*WHAT IS REQUIRED*
Please extend the numbered notes about a red cable swatch and thrift-store bargains, picking up right after their final sentence.

*TEXT*
◇ ◇ ◇ ◇ ◇

4.  I have indeed been working on a cabled swatch based on the cream-colored sweater that Cameron Diaz wore in The Holiday.  Except that mine is red.

red cable swatch 

It’s early stages yet, but the plan is for that center cable to split into a v-neck in front and split in the back (like the sweater in the movie) for visual interest/shaping.  Oh, and it will be a pullover, not a cardigan.

5.  Harvey and I hit up the thrift stores in St. Joe today, and found some great bargains.  Sometimes you can get really lucky, you know?  What we were in search of was an old but still serviceable saucepan that we could use for popping popcorn (because I am one of the few people left in this country who make popcorn in a pan with oil instead of in the microwave–it’s lots cheaper that way and makes a girl feel like she’s actually cooking), which we found along with several other things.  For example, I found a perfect little shot glass–just one!–which I guess is really all you need when you live alone, as I do now. (Except when Harvey is with me, and I wouldn’t be doing shots with him anyway, now would I?)  I also found a very cool pair of elastic-waist rayon pants in a batik-like print.  Apartment pants, my sister-in-law would call them.  And now that I live in an apartment (for the time being, anyway) I can really use those kind of pants.

◇ ◇ ◇ ◇ ◇

*DATA PROVIDED*
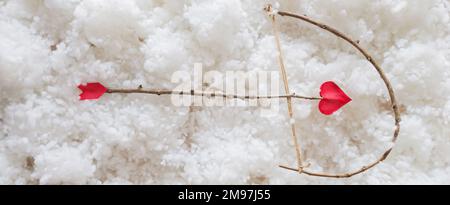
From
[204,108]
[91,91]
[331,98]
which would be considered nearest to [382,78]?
[331,98]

◇ ◇ ◇ ◇ ◇

*OUTPUT OF THE EXERCISE*
6.  I’m starting to get a little nervous about packing for the trip to CA.  Oh, not the clothes.  Clothes are just clothes, after all.  No, no.  The knitting.  What knitting should I bring?  Should I bring Rumpel?  I could get lots of edging knitted on the plane.  Or maybe the pink baby blanket I started a month ago?  Perhaps I should start a new pair of socks; that’s always good travel knitting.  Of course, I’ll have to bring more than one project, since it would be unthinkable to finish the one project you brought on a trip and then have nothing to knit!  In fact, I can’t imagine the horrid feeling of getting on the plane for the return trip without something to knit.  Or, more accurately, I can indeed imagine that desperate, sinking feeling.  Don’t want to go there.

See you all in California!

The Holiday

Monday, June 4th, 2007

Yesterday I watched The Holiday, a sweet but rather predictable movie starring Cameron Diaz, Kate Winslet, Jack Black, and Jude Law (always easy on the eyes, if nothing else).

In the end, I was more interested in the knitwear the main characters wore than I was in the storyline.  (Although, if truth be told, I didn’t miss much by losing focus on the plot for a little while in favor of figuring out the sweaters.)

As a matter of fact, I had to load up the movie again this morning and do some selective forwarding, reversing, and pausing in order to get some sketches of those sweaters.  Lots of good inspiration there.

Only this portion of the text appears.